Antipsychotic Agents (actions)
reduces the overactivity of dopamine typically transmitted in areas such as the limbic system
Antipsychotic Agents (side effects)
traditional agents produce increased extraphyramidal (motor) side effects, tardive dyskinesia, pseudoparkinsonism, akathisia, sedation, constipation, dry mouth, atypical agents can produce substantial weight gain, DM, hyperlipidemia
Bipolar Disorder Agents (actions)
prevention of manic episodes in order to avoid the extreme mood swings that follow. The primary agent used in this treatment is lithium. Certain antiseizure and antipsychotic medications may assist as mood stabilizers with bipolar disorder.

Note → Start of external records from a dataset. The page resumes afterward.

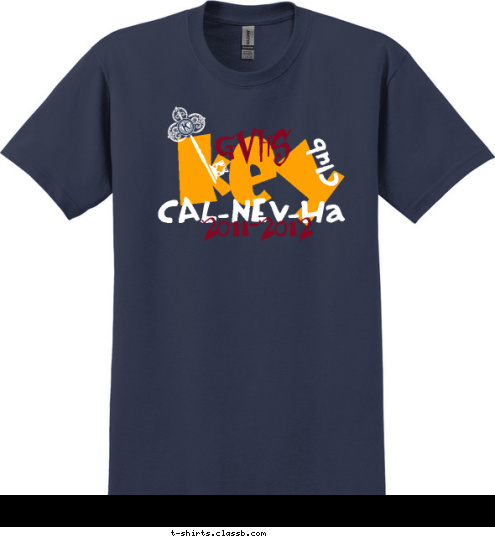 New Text New Text New Text New Text New Text New Text CAL-NEV-HA CAL-NEV-HA I  Got  Spirit! I GOT SPIRIT! 2011-2012 CAL-NEV-Ha D-46 GVHS Club Key T-shirt Design 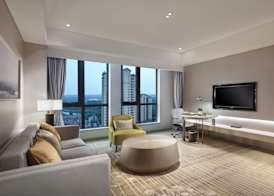 Holiday Inn Tianjin Wuqing 5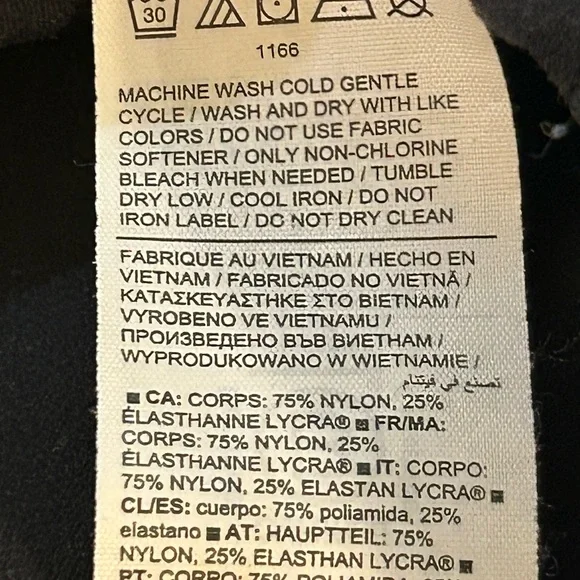 Athleta Salutation Stash Tight High Rise 7/8 Legging - Picture 10 of 10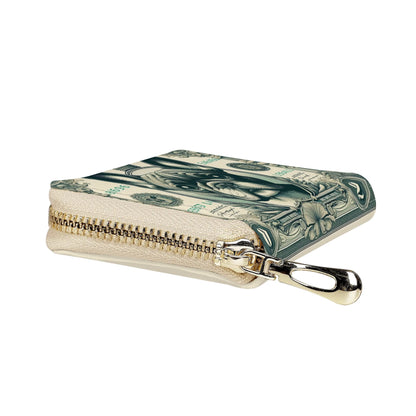 Riley - Zipper Card Holder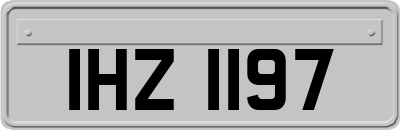 IHZ1197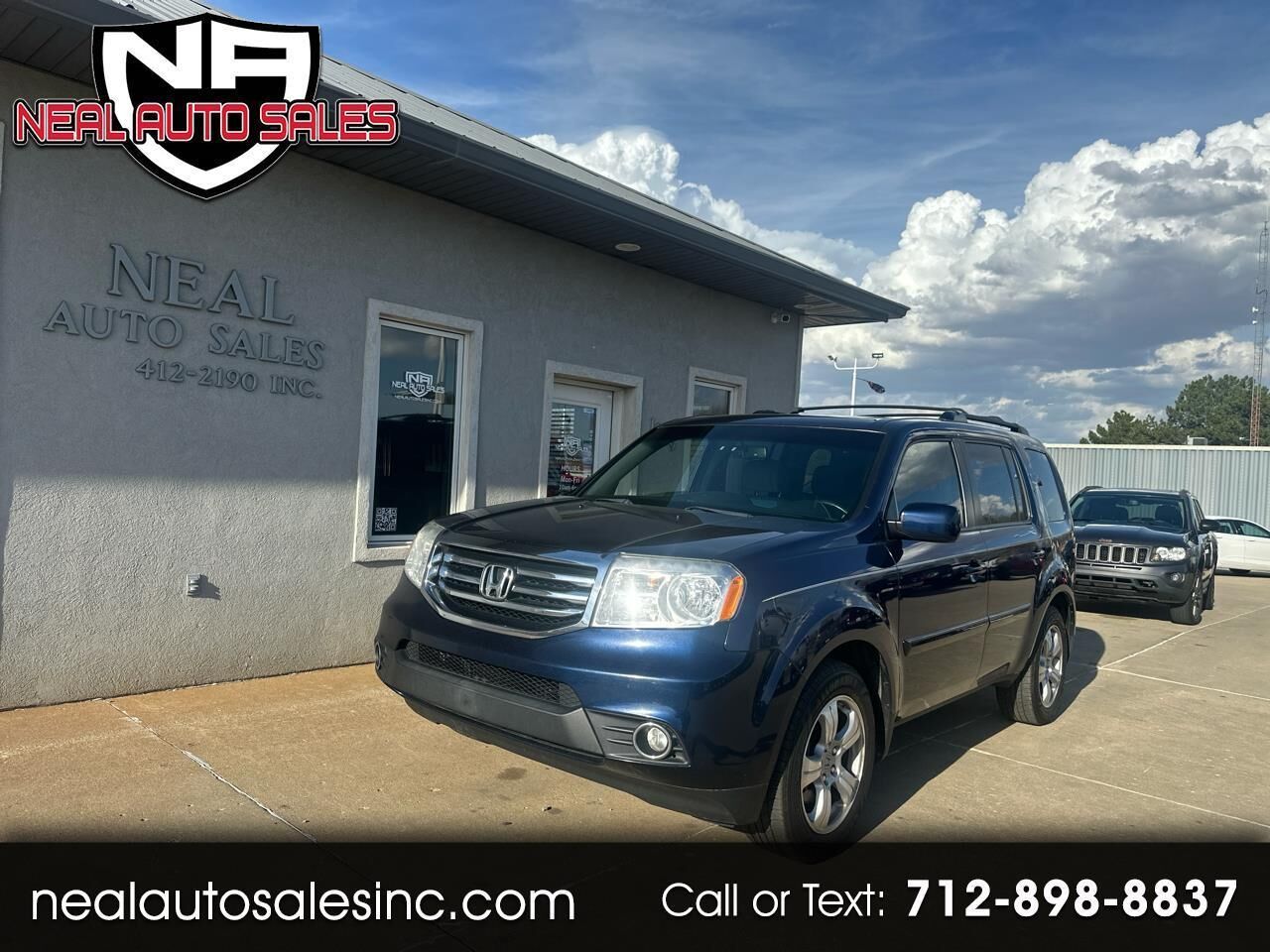 2015 HONDA Pilot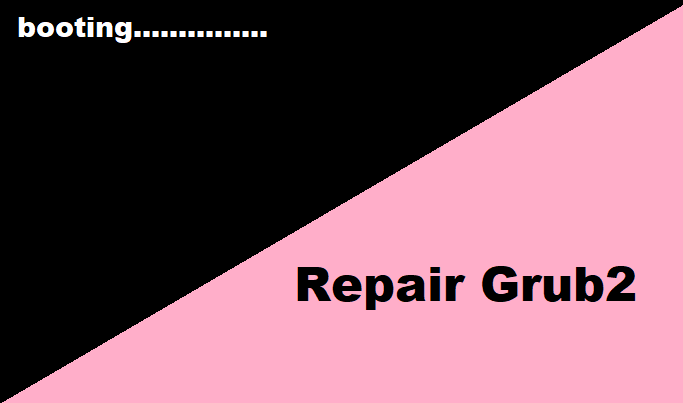 repair grub2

Bipolar Disorder Agents (aide effects)
in general, gastrointestinal distress, tardive dyskinesia, fatigue, confusion, ataxia, nystagmus, lethargy, tremor, parkinsonism, seizures, diabetic insipidus, toxicity, coma, risk of death.
Sedative-hypnotic Agents (Benzodiazepine and Non-benzodiazepine) (actions)
sedative produce calming and relaxation while hypnotic agents induce sleep
Sedative-hypnotic Agents (Benzodiazepine and Non-benzodiazepine) (side effects)
residual effects can produce drowsiness and decreased motor performance, anterograde amnesia, tolerance, dependency, rebound insomnia with withdrawal: barbiturates are highly addictive and can be fatal.